* Ejercicios por resolver:
1. Traduce al inglés esta oración del texto sobre la descentralización: "Implica entender que la descentralización no es un fin en sí mismo, sino un medio para acercarse al ciudadano y brindarle más y mejores servicios públicos."
2. Reproduce literalmente el fragmento del texto sobre la descentralización que comienza con "Esto implica replantear" y sigue hasta "para la ejecución.".

* Texto fuente:
---

Coordinadora de investigación de Redes
La precariedad ante la pandemia y las crisis políticas de los últimos años dejan claro que el crecimiento económico es absolutamente necesario, pero insuficiente para que el bienestar alcance a todos. Es importante fortalecer capacidades de gestión en todos los sectores y niveles de gobierno y contar con un enfoque que escuche, incluya y trabaje con las regiones.
Esto implica replantear la descentralización. El proceso iniciado en el 2002 fue acelerado y sin una acreditación efectiva de capacidades antes de transferir competencias y funciones. Además –y de esto se habla menos– no consideró las capacidades desde el nivel central para liderar el proceso: formular y hacer cumplir las políticas nacionales. Articular las acciones del Estado requiere de una rectoría efectiva, a la par de más capacidades para la ejecución.
Así, donde debería haber un Estado unitario y descentralizado, tenemos una suerte de varios Estados frente a ciudadanos y empresas. Esto es, diferentes niveles de acceso y calidad de servicios y reglas de juego poco claras y consistentes para tomar decisiones de inversión, especialmente en un escenario de crisis política generalizada y pronto cambio de autoridades regionales y locales. Dos ejemplos de las consecuencias de la débil rectoría y limitada articulación son que al inicio de una pandemia no teníamos claro dónde había cuántas camas UCI y que el plan de infraestructura (PNIC) no ha llegado ni al 5% de avance de ejecución ante una brecha de acceso de más de S/300 mil millones.
Ejercer rectoría no significa recentralizar. Implica entender que la descentralización no es un fin en sí mismo, sino un medio para acercarse al ciudadano y brindarle más y mejores servicios públicos. Por ejemplo, un rector debería poder medir capacidades y tomar medidas cuando un nivel de gobierno no puede asumir efectivamente sus funciones (asegurar que se preste el servicio, por un lado, y fortalecer capacidades, por el otro). Esto requiere de voluntad política. Sin embargo, pareciera que nuestro nivel central está más cerca de un proceso de mimetización con los acentuados problemas de gestión en regiones que en tomar las riendas del proceso. Ejemplo de ello es la continuidad de las cabezas ministeriales en sus cargos: en promedio, un ministro estuvo en su cargo por 20.14 meses en el periodo 2006-2011, en contraposición con 7.44 meses en 2016-2021. Esto no mejora en esta administración, que además suma varios nombramientos cuestionables.

---

* Datos del ejercicio:
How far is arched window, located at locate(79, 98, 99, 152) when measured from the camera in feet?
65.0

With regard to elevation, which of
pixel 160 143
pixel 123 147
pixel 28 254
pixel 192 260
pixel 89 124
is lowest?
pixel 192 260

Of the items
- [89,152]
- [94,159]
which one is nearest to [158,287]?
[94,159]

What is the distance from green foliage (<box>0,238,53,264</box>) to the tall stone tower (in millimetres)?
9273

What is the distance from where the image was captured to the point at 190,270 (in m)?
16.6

---

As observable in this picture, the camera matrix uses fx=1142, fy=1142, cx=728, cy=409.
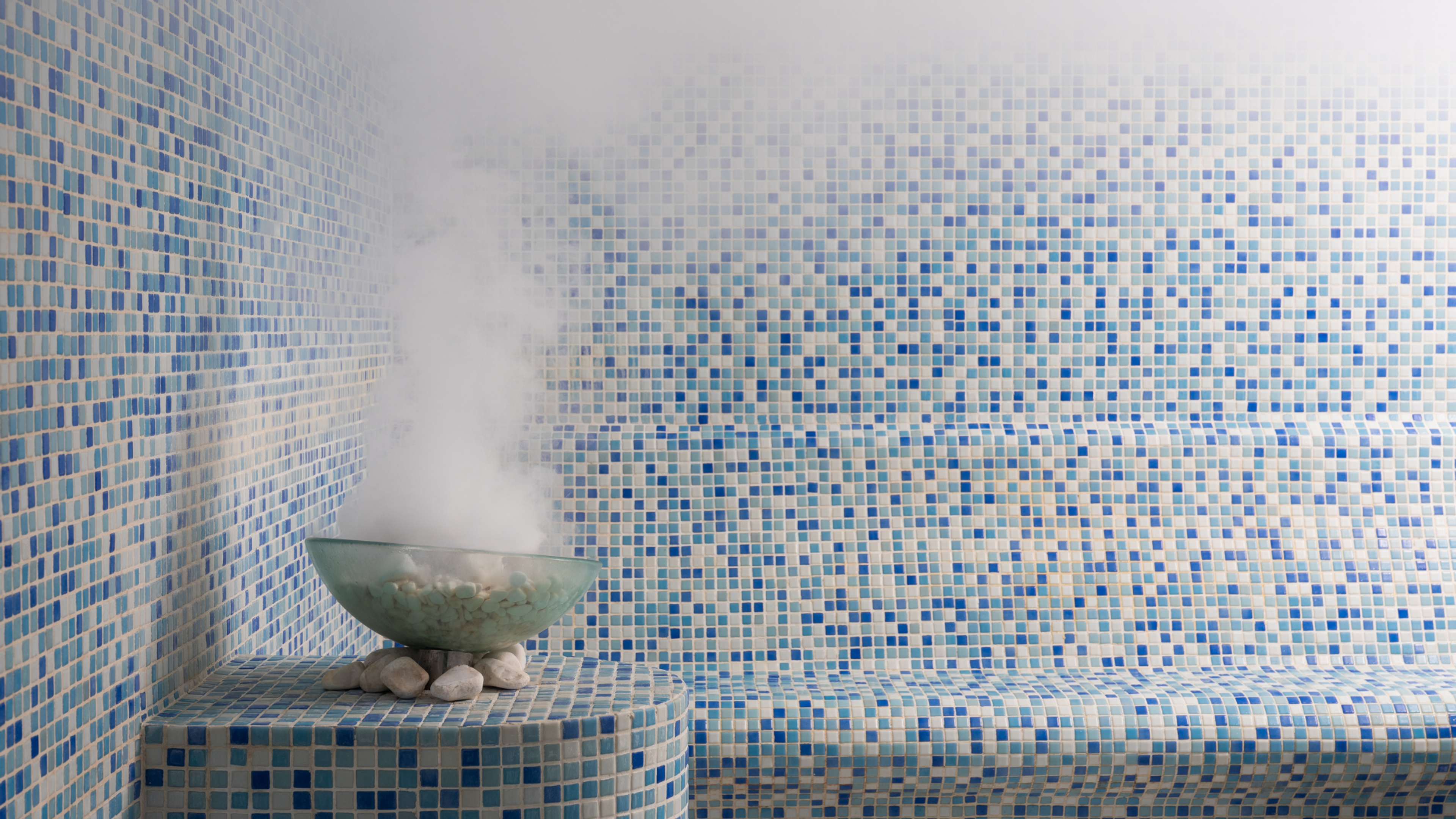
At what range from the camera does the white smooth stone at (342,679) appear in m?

---

* Resultados obtenidos:
1. It means understanding that decentralization is not an end in itself, but a means of getting closer to citizens and providing them with more and better public services.

2.
Esto implica replantear la descentralización. El proceso iniciado en el 2002 fue acelerado y sin una acreditación efectiva de capacidades antes de transferir competencias y funciones. Además –y de esto se habla menos– no consideró las capacidades desde el nivel central para liderar el proceso: formular y hacer cumplir las políticas nacionales. Articular las acciones del Estado requiere de una rectoría efectiva, a la par de más capacidades para la ejecución.